[Document extract]

Journey Without Maps and The Lawless Roads reveal Greene's ravening spiritual hunger, a desperate need to touch rock bottom within the self and in the humanly created world
- Times Higher Education Supplement

Greene's originality lay in his gifts as a traveller. He had the foreign ear and eye for the strangeness of ordinary life and its ordinary crises
- Guardian

Infuses the geography of distant places with an intense understanding of individual human destiny at play under startling and oppressive social conditions
- Newsday

The Lawless Roads, a masterpiece, embraces the spiritual and political conflict of the twentieth century, the cruelty of social engineers, the corruption of politicians and the wan humanity of martyrs made heroic by grace
- Independent

Greene's work is a crucial link between the two most dynamic cultures of the present day, the Hispanic and the Anglo-American
- Observer

About the Author

Graham Greene was born in 1904. On coming down from Balliol College, Oxford, he worked for four years as sub-editor on The Times. He established his reputation with his fourth novel, Stamboul Train. In 1935 he made a journey across Liberia, described in Journey Without Maps, and on his return was appointed film critic of the Spectator. In 1926 he had been received into the Roman Catholic Church and visited Mexico in 1938 to report on the religious persecution there. As a result he wrote The Lawless Roads and, later, his famous novel The Power and the Glory. Brighton Rock was published in 1938 and in 1940 he became literary editor of the Spectator. The next year he undertook work for the Foreign Office and was stationed in Sierra Leone from 1941 to 1943. This later produced the novel The Heart of the Matter, set in West Africa.

[/Document extract]
[Given information]

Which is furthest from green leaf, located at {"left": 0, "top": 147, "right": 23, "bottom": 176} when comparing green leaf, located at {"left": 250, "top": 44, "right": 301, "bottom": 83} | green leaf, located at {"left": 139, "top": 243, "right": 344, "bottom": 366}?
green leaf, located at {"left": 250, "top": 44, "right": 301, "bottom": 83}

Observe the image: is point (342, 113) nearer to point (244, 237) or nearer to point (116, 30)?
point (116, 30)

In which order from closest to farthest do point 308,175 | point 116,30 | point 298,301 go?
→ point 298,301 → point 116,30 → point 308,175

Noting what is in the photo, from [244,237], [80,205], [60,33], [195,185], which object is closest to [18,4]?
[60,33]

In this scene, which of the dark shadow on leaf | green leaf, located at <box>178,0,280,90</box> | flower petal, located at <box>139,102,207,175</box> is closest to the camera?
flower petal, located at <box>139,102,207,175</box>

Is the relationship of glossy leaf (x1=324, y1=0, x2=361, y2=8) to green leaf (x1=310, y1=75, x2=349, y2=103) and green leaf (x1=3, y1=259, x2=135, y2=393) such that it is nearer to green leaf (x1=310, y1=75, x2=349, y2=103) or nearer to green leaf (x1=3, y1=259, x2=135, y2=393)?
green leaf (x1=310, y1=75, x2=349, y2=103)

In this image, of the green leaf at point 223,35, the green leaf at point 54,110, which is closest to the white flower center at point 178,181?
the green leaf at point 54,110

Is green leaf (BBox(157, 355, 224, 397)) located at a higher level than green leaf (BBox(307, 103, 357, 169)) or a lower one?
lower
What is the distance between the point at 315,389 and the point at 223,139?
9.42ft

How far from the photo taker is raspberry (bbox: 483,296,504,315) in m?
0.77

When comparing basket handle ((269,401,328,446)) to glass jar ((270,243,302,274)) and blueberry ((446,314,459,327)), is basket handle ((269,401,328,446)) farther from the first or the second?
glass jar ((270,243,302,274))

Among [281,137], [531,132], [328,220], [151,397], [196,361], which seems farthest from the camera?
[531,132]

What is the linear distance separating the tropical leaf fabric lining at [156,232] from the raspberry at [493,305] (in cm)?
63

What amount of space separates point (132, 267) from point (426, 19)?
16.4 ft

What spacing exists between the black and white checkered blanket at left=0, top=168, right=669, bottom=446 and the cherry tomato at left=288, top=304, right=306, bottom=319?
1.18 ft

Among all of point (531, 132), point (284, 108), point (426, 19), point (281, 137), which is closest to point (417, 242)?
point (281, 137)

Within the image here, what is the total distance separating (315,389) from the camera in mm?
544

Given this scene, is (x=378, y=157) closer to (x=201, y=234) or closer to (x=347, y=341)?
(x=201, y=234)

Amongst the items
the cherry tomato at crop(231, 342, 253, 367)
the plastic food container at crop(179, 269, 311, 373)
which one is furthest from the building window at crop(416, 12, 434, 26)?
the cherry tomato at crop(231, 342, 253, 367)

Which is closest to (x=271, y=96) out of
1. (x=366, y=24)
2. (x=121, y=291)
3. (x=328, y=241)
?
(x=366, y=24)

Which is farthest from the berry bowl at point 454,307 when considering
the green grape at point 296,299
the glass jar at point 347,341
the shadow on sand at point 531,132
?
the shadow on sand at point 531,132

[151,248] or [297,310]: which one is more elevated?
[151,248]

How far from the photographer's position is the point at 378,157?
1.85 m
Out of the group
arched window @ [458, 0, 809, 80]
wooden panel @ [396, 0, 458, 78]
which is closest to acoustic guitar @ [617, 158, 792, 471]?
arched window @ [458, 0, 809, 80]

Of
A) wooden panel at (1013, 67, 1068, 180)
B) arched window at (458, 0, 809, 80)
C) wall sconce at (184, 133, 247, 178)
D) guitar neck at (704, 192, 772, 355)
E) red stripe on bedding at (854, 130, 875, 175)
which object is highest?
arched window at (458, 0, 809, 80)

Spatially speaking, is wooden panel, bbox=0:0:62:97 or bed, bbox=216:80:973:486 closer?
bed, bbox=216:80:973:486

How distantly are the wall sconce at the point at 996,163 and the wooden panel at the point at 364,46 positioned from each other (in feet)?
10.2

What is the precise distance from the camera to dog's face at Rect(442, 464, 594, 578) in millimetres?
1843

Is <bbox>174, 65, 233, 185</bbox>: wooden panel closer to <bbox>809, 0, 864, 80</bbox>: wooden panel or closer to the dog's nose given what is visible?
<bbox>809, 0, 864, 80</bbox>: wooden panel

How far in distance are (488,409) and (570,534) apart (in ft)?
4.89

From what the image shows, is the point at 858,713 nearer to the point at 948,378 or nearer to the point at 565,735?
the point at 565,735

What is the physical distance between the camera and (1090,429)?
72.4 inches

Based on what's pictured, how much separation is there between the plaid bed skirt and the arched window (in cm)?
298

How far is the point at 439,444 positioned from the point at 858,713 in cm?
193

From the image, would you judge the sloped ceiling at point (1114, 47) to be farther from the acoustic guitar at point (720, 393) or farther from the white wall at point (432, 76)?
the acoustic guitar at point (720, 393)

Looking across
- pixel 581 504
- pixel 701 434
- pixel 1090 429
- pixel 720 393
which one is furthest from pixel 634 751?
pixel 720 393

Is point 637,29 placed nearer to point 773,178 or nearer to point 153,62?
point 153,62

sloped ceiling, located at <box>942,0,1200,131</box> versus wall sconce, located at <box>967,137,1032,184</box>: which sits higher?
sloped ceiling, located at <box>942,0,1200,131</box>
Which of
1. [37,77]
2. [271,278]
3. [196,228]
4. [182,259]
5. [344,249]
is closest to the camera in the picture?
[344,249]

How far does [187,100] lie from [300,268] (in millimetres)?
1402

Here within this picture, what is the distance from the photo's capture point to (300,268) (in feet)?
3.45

[/Given information]

- [What you have to do] Continue the passage about Graham Greene's books and life, starting right after its final sentence.

- [Answer area]
As well as his many novels, Graham Greene wrote several collections of short stories, four travel books, six plays, three books of autobiography - A Sort of Life, Ways of Escape and A World of My Own (published posthumously) - two of biography and four books for children. He also contributed hundreds of essays, and film and book reviews, some of which appear in the collections Reflections and Mornings in the Dark. Many of his novels and short stories have been filmed and The Third Man was written as a film treatment. Graham Greene was a member of the Order of Merit and a Companion of Honour. He died in April 1991.